• Document:
In the long list of scandals that have hit City Hall this council term, Karen Stintz’s latest brush with the law likely won’t break the top ten.

The TTC chair and councillor for Eglinton-Lawrence was stopped by the police on Thursday, not for driving drunk or being accused of smoking crack cocaine, but for allegedly running a stop sign. On her bicycle.

Stintz was riding from her home in the Yonge and Lawrence area to City Hall when she was pulled over by a police cruiser. She says the officer told her the force was in the midst of a bike safety blitz, and that she had run a stop sign.

“I was assuming I would get a notice about the blitz or some safety awareness or something like that,” she says, “and then he comes back and gives me a ticket for $110 and I’m like, are you kidding me?”

The councillor plans to fight the ticket.

She may have a good chance of beating it too, because according to her the intersection she supposedly blew through at Duplex and Berwick doesn’t even have a stop sign in the southbound direction she was traveling in. According to Google Maps, she’s right.

• Given material:
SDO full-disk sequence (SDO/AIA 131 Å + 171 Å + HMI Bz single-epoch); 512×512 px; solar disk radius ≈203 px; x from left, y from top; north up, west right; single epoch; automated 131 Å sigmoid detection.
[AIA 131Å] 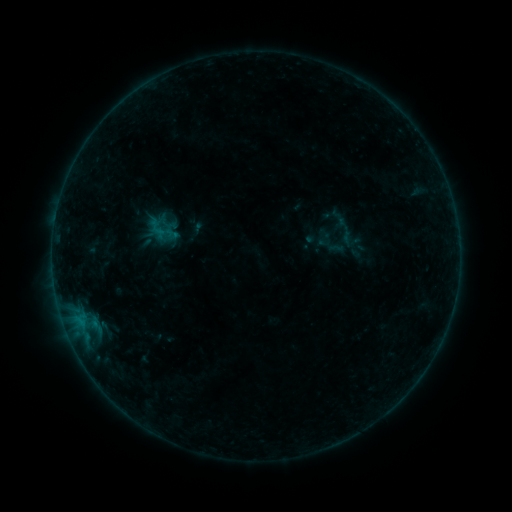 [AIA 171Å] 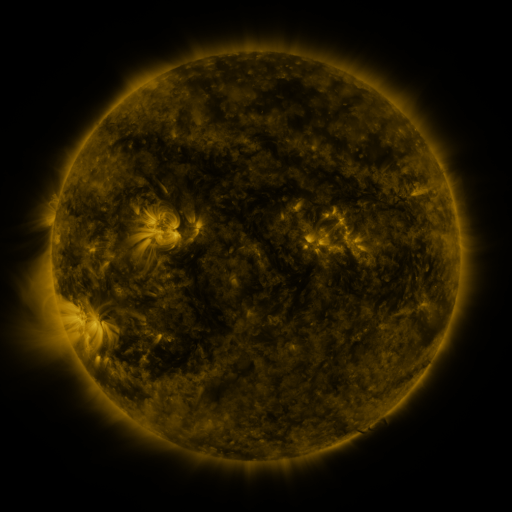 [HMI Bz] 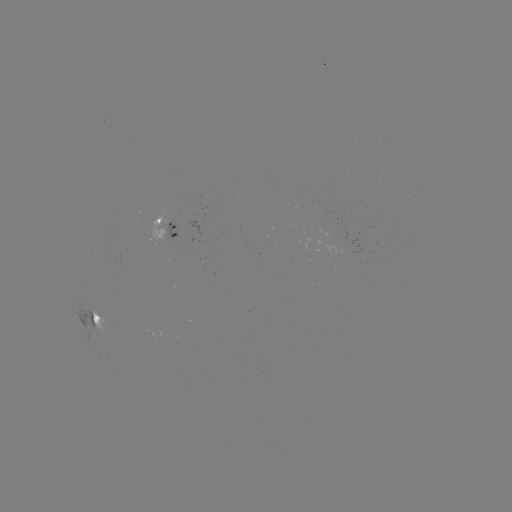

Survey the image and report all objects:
sigmoid: (160, 228)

• What this task involves: Continue the article about Karen Stintz's bike ticket from the point where it stops.

• Response:
Angered by the incident, which made her late for a meeting of the striking committee, Stintz took to Twitter Thursday morning to complain that a better use of police resources might be to target drivers illegally using the King Street diamond lanes. The little-known and rarely enforced traffic features are supposed to reserve one lane of the street for transit vehicles during rush hour, and have been in the news lately as the TTC mulls a pilot project to ease congestion on King.

“It seems to me that there would be some time better spent on that initiative than giving people $110 tickets going through a rolling stop where there’s no stop [sign],” Stintz says.

This isn’t the first time Stintz has been stopped on her bike. Last year she was given a warning for failing to come to a complete halt.

The councillor is widely expected to run for mayor next year and has reportedly assembled a campaign team already, but she has yet to openly declare her candidacy. When asked if she thinks her alleged bike infraction might affect her shot at the mayor’s chair, she has a long laugh and looks at the floor.

“There’s no election,” she says.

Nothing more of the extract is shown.